Meski demokrasi diartikan kedaulatan di tangan rakyat, tetapi dalam praktiknya kedaulatan itu hanyalah doktrin yang tidak pernah terealisasi. Rakyat hanya memiliki otoritas untuk memilih para wakil mereka supaya bisa duduk dikursi pemerintahan. Itu pun otoritas yang telah dibatasi dan diarahkan oleh partai dan kapitalis melalui proses politik yang ada. Rakyat hanya memiliki otoritas memilih orang yang sudah disaring oleh parpol dan proses politik. Artinya, yang mereka pilih sebagai wakil adalah orang-orang yang telah ditunjuk oleh parpol, bukan pilihan murni dari rakyat itu sendiri.
Saat ini yang harus dilakukan adalah mengganti sistem demokrasi dengan sistem Islam, yakni khilafah yang mampu menyelesaikan politik saat ini. Islam menggariskan pemimpin diraih dengan syarat yang ditentukan syariat dan mendapat dukungan nyata dari umat.
Metode pengangkatan khalifah yang telah ditetapkan syariat adalah baiat dari umat.
Syariat telah menetapkan bahwa kekuasaan milik umat. Artinya, umat memiliki hak dalam memilih kepala negara (khalifah) yang akan mengurusi urusan mereka. Namun, untuk wali, amil, dan mu'awin, mereka dipilih melalui penunjukan khalifah terpilih.
Sementara, prosedur praktis yang bisa menyempurnakan pengangkatan khalifah sebelum dibaiat boleh menggunakan bentuk yang berbeda-beda. Pencalonan khalifah diseleksi oleh Mahkamah Mazalim dan dinyatakan layak ketika memenuhi ketujuh syarat in'iqod berikut, yakni muslim, laki-laki, baligh, berakal, adil, merdeka, mampu.
Syarat ini juga menyangkut pemahaman khalifah ketika menjalankan urusan rakyat sesuai Al-Qur'an dan as-Sunnah, serta kesiapannya untuk menerapkan Islam secara kaffah dan konsisten.
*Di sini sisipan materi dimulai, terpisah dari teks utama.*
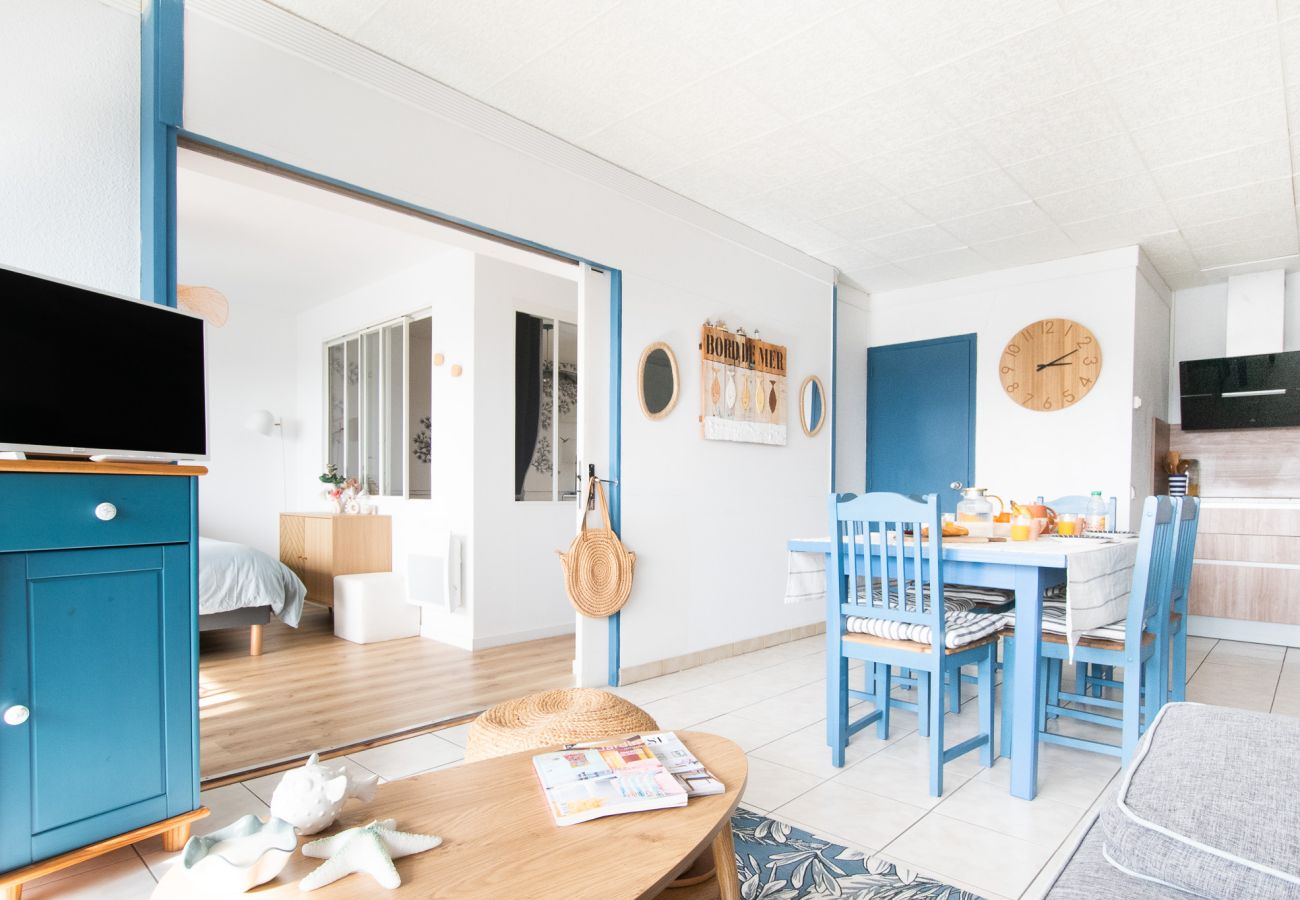 Apartment in Capbreton - Appt Estela – Capbreton – Port View 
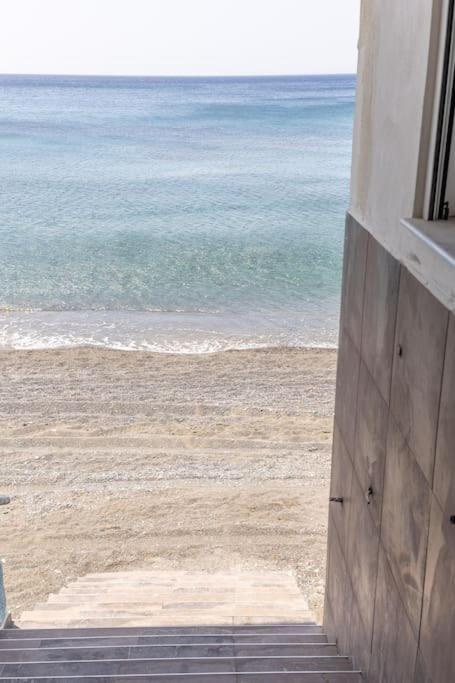 Ioannis Rooms Δωμάτια Με Θεα Στη Θαλασσα Paranimfoi Ngoại thất bức ảnh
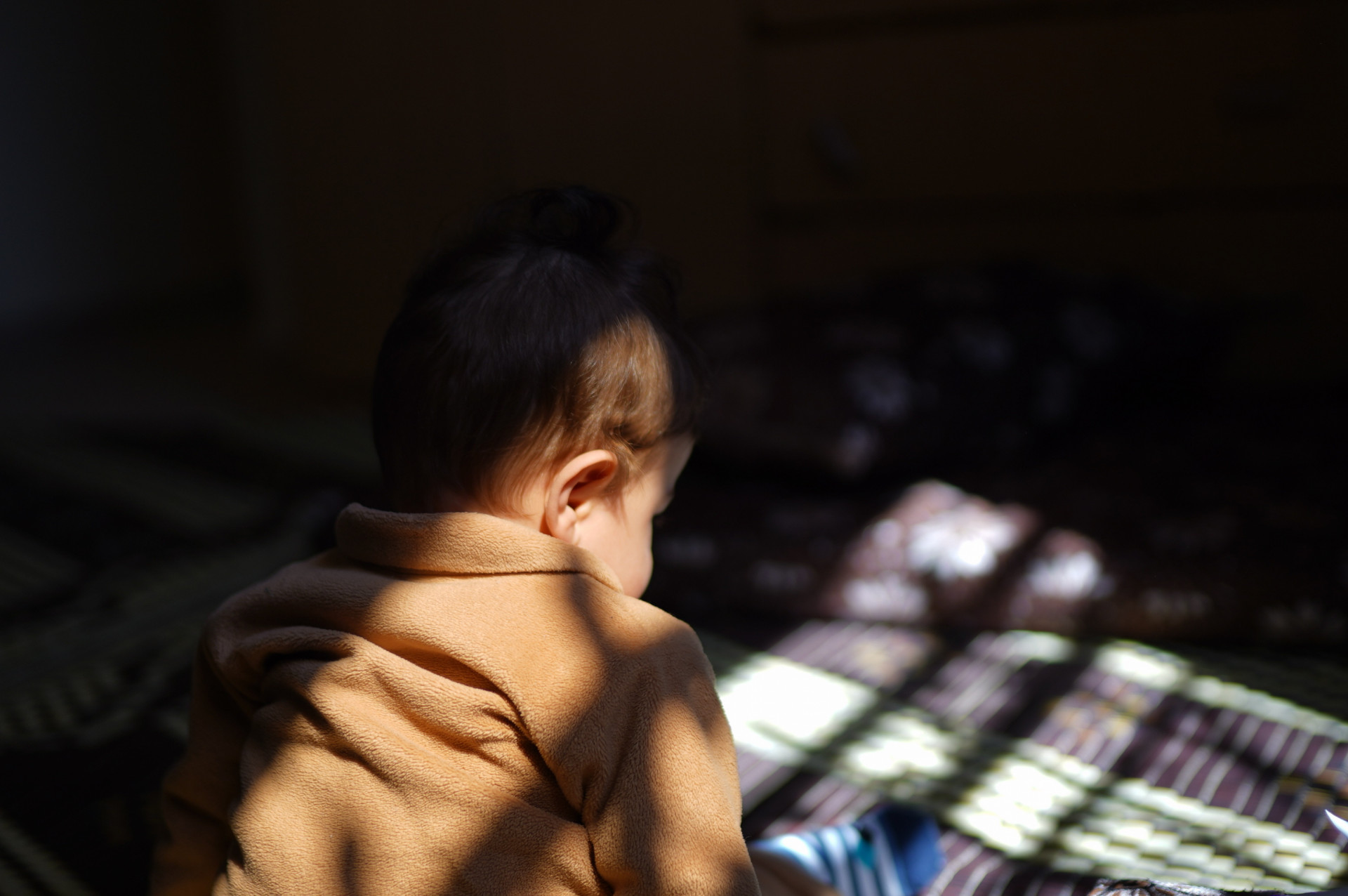 A newborn is in need of surgery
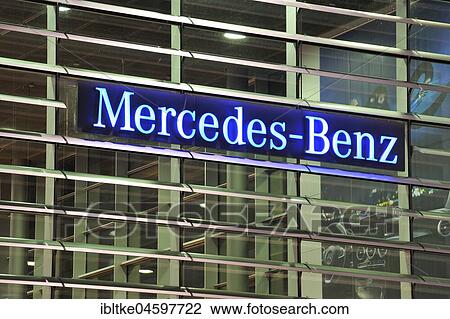 Sign Mercedes-Benz, Mercedes-Benz plant, Untertürkheim, Stuttgart, Baden-Württemberg, Germany, Europe View Large Photo Image Stock Image - Sign Mercedes-Benz, Mercedes-Benz plant, Untertürkheim, Stuttgart, Baden-Württemberg, Germany, Europe. Fotosearch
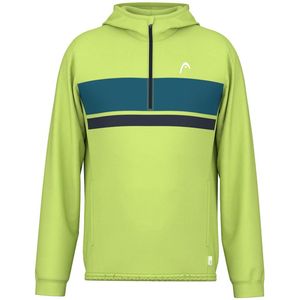 Head - Topspin Hoodie - Groen - Heren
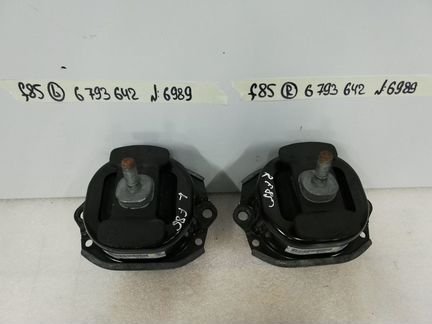 Подушка двигателя опора BMW X5M F85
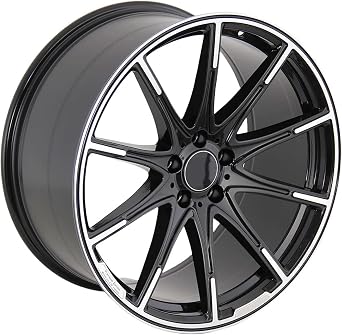 5x112 Forged Aluminum Car Rims 18 19 20 Inch Rims Multi Spoke Luxury Alloy WheelsFour Wheels_18IN.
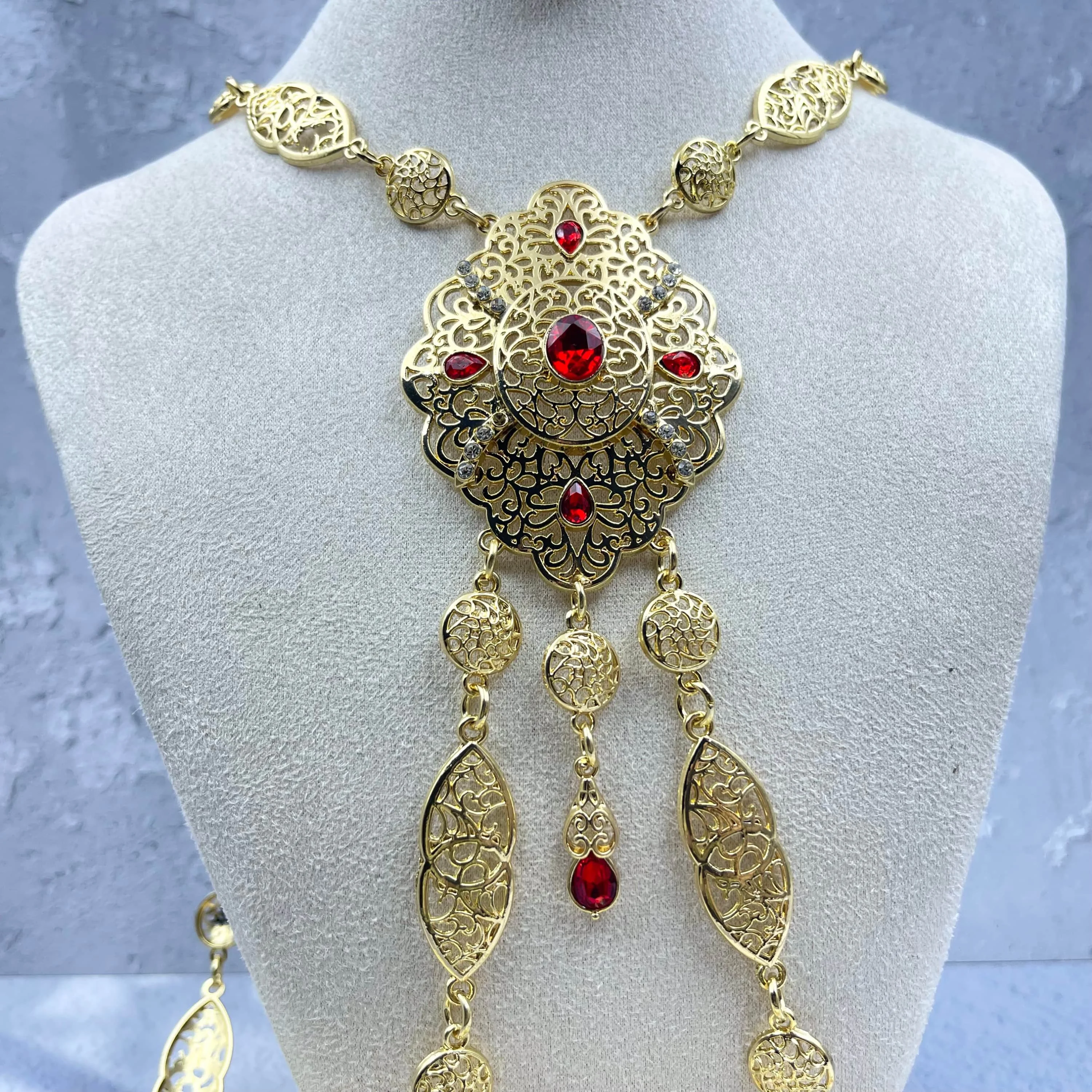 #4 Latest Body Chains Updates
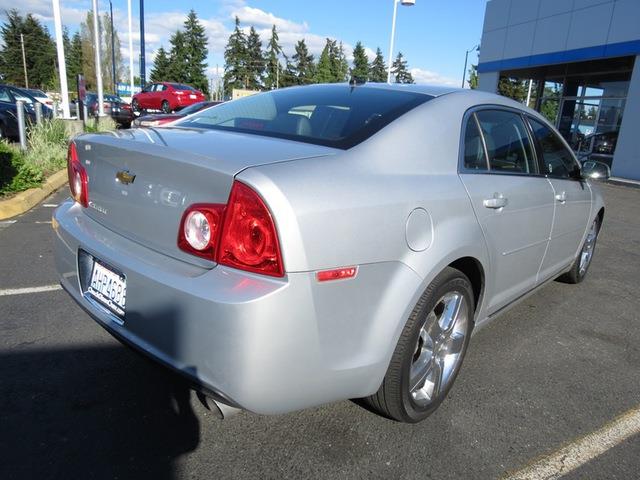 2011 Chevrolet Malibu 4dr Sdn 3.0L Luxury 4matic AWD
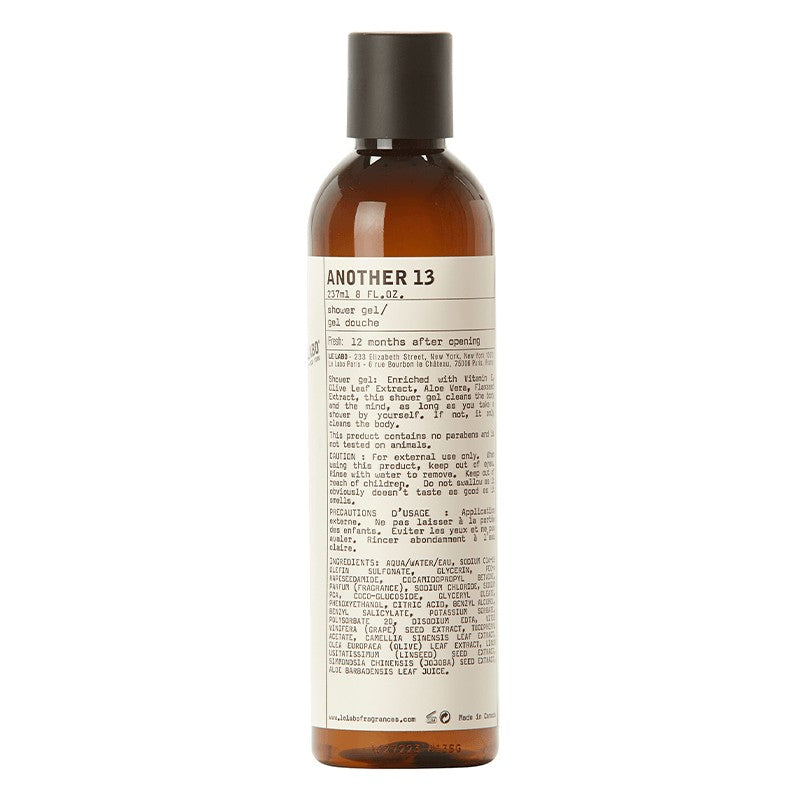 Le Labo Others 13 shower gels 237 ml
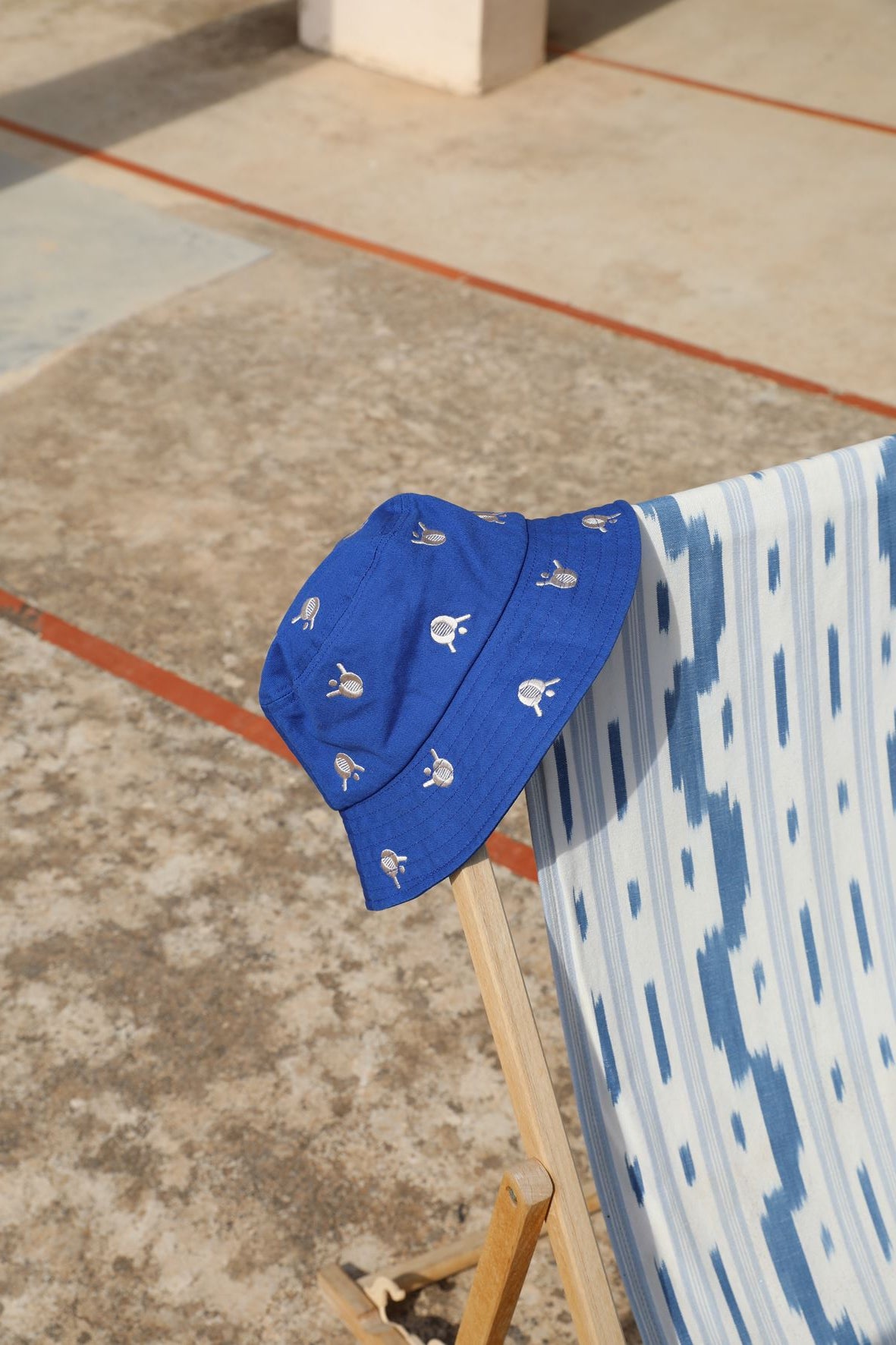 Batty Bucket Hat Clothing BeckSöndergaard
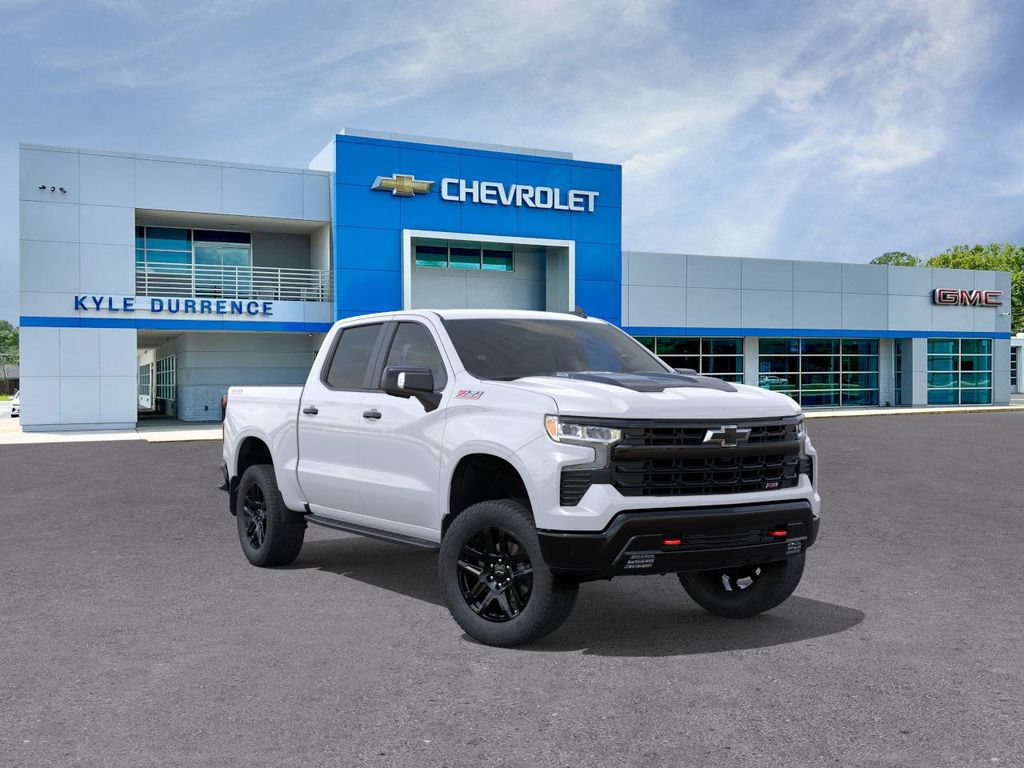 2026 Chevrolet Silverado 1500 LT Trail Boss - Photo 24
Setelah diverifikasi oleh Mahkamah Mazhalim, maka mereka yang dinyatakan lolos diserahkan kepada Majelis Umat.
Selanjutnya Majelis Umat akan melakukan musyawarah untuk menentukan mereka yang memenuhi kualifikasi, yakni:
Pertama, hasil keputusan Majelis Umat akan menetapkan enam nama calon.
Kedua, dari keenam calon itu kemudian dipersempit lagi menjadi dua nama saja.
Keputusan Majelis Umat ini bersifat mengikat, sehingga tidak boleh ada lagi penambahan calon lain selain calon yang ditetapkan oleh Majelis Umat. Dua calon inilah yang akan diserahkan kepada umat untuk diambil suara mayoritas.
Demikianlah Islam telah menggariskan kedudukan pemimpin (khalifah) diraih dengan syarat yang ditentukan syariat dan mendapat dukungan nyata dari umat karena dikenal ketakwaan dan kapasitasnya menjalankan seluruh perintah syariat. Wallahu A'alam Bisshawab.